Seçimler siyasetçilerin gerçek yüzlerini ve niteliklerini ortaya çıkaran bir özgün süreçtir. Oy toplamak için her yolu ve yöntemi uygun gören sakat bir anlayışla gelişigüzel konuşmalar, yerine getirilmesi güç ya da olanaksız sözler bir yana çirkin saldırılar, ayrılık ve kavga nedeni tutum ve davranışlarla toplum karşısına çıkıyorlar. Ulusal birlik, insanlık ve yurttaşlık anlayışıyla toplumsal barış ilkelerine aykırı kimi abuk sabuk konuşmalarla suç oluşturan eylemlere kalkışıyorlar. Sıfatlarını, bulundukları makamları ve sorumlu oldukları değerleri hiç düşünmüyorlar. Özellikle tarafsızlığına tümüyle aykırı gidişiyle Bay RTE hiçbir ölçü ve sınır tanımadan, anayasaya aldırmadan seçim konuşmalarını sürdürüyor. Demokratik bir yarışma olması gereken seçim partizanlıkla siyasal bir kavgaya dönüşüyor.

Siyasal rüşvet gibi çay dağıtımı, yandaşların ve kimi seçmenlerin kapılarına getirilen sözde armağanlar, seçim sonrası için “işe alma” sözleri birbirine eklenince eşitlik ve hukuksallıkla demokratik özelliğini koruması gereken seçim, bir tür siyasal kumara dönüşüyor. Bu kötülüğü getiren tutumlar aynı zamanda yurttaşı küçümsemek, onu kandırılacak düzeyde görmektir. Kömür dağıtımları da böyledir. Oy satma ve satın alma, demokrasi sapkınlığıdır.

Hukukun uzun süre “tutuk” olması ya da “nutuk”tan ibaret kalması olanaksızdır. İleride kimsenin yüzüne bakamayacak, sokağa çıkamayacak durumların sorumluları olmamak gerekir. Partileri siyasal sığınak sayarak birinden öbürüne koşmak, aday yapacakların kapılarına uzanmak, ilkeli ve tutarlı kişinin işi değildir. Doyumsuzluk, tutku (hırs), kimi duygusal ve düşünsel çarpıklıklarla gündeme gelen yer değiştirmeler hoşgörülemez.

Yayın yasaklarıyla yakınmaları önleyeceğini, kendilerine yönelik eleştirileri engelleyeceğini sanan iktidar yaraların içten daha çok kan yitimine neden olacağını düşünemiyor olsa gerek. İstanbul-Kartal’daki yıkımların sorumluları kimler?

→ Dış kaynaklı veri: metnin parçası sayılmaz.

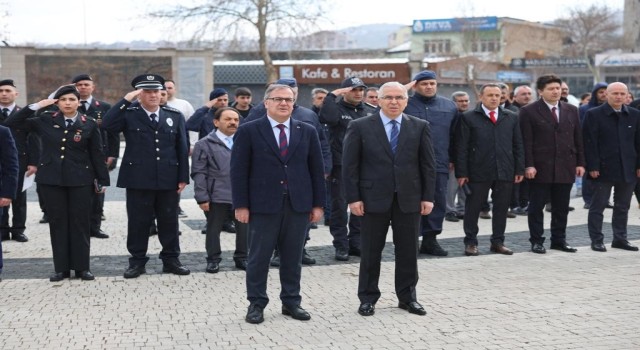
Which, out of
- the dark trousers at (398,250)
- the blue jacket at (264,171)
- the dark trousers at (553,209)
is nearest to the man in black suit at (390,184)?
the dark trousers at (398,250)

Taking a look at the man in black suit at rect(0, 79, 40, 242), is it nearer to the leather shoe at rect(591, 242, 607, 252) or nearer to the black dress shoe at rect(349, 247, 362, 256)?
the black dress shoe at rect(349, 247, 362, 256)

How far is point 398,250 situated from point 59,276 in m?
3.59

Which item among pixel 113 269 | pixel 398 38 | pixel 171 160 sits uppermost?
pixel 398 38

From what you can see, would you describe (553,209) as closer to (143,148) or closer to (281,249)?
(281,249)

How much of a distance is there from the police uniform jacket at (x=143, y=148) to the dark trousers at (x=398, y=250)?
8.40 feet

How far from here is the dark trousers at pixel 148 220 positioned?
8.73 m

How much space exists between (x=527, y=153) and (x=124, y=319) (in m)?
5.57

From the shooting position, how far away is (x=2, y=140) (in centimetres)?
840

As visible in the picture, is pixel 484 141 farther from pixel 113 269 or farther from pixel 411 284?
pixel 113 269

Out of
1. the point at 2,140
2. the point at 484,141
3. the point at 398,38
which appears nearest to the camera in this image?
the point at 2,140

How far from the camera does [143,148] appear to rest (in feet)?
28.3

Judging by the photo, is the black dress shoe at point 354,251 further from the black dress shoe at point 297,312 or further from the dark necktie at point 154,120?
the black dress shoe at point 297,312

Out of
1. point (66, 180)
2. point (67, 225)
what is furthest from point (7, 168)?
point (67, 225)

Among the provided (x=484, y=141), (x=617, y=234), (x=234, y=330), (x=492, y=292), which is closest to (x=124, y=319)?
(x=234, y=330)
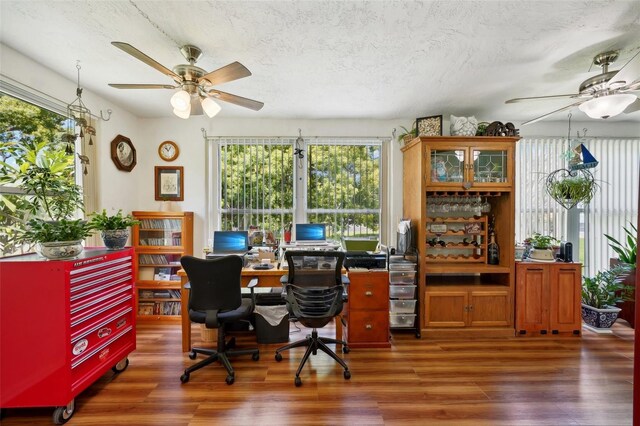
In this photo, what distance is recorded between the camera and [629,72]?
6.50 feet

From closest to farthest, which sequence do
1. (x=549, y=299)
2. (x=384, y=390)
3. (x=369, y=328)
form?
1. (x=384, y=390)
2. (x=369, y=328)
3. (x=549, y=299)

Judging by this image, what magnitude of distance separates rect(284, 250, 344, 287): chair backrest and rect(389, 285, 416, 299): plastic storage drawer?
1.07 m

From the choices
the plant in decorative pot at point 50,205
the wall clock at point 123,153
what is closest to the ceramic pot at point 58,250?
the plant in decorative pot at point 50,205

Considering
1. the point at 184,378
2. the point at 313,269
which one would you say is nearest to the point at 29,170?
the point at 184,378

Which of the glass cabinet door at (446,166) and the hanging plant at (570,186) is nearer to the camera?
the glass cabinet door at (446,166)

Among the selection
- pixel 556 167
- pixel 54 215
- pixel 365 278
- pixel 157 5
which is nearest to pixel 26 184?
pixel 54 215

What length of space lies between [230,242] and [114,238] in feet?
3.62

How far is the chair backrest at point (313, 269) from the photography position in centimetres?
223

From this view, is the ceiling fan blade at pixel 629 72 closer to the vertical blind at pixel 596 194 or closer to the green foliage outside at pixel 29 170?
the vertical blind at pixel 596 194

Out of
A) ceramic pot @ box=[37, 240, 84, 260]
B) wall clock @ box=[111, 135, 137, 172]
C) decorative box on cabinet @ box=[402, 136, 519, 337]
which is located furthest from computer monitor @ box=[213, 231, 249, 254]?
decorative box on cabinet @ box=[402, 136, 519, 337]

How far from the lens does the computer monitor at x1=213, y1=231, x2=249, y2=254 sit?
3.05 meters

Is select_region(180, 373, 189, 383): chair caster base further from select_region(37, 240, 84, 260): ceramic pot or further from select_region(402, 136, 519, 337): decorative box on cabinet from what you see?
select_region(402, 136, 519, 337): decorative box on cabinet

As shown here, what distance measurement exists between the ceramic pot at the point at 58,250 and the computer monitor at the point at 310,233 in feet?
6.79

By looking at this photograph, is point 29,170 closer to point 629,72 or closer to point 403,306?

Demiryolu kazalarının kusurluları kimler? Pahalılığın, kadınlara saldırıların suçluları kimler? Lâfla peynir gemisinin yürümediği her gün anlaşılıyor. Korkuyla “Beka sorunu” yapaylığına sarılan iktidar ile uydusu, bu ilgisiz savlarıyla ulusal yapıyı ayrıştırdıklarının ayırdında değiller. Güneşi balçıkla sıvamaya çalışan “cumhur ortakları” oy ve iktidar için değerleri, ilkeleri yıktıklarını da anlamıyorlar. Tek adamlığı koyulaştırma yolundaki desteğiyle MHP’nin ne kadar demokrat ve milliyetçi olduğu (!) daha iyi belirginleşiyor. Karşıtlıklar kemikleşiyor. Birlikte yaşamın en güzel çatısı olan demokrasi, ışıksız kalma tehlikesiyle karşı karşıya. Partizanlıkla ulusal yapının ve birliğin gözardı edilmesi en büyük sakıncadır.

Oy, yurttaşın yaşam hakkının göstergesidir. Demokrasiye katılım aracıdır. İnsan ve yurttaş olmanın yönetime yansıyan istencidir. OY NAMUSTUR. Kendimize ve ailemize, çevremize değil ulusumuza ve ülkemize hizmetlerle değerlendirme yapılarak kullanılır. Yakınlık, çıkar, olanak asla söz konusu olamaz. Dürüst, çalışkan, özverili adaylar desteklenmelidir. Unutulmamalı ki kullandığımız her oy, kendi yaşamımızın aydınlığına bir ışıldakla katılımdır.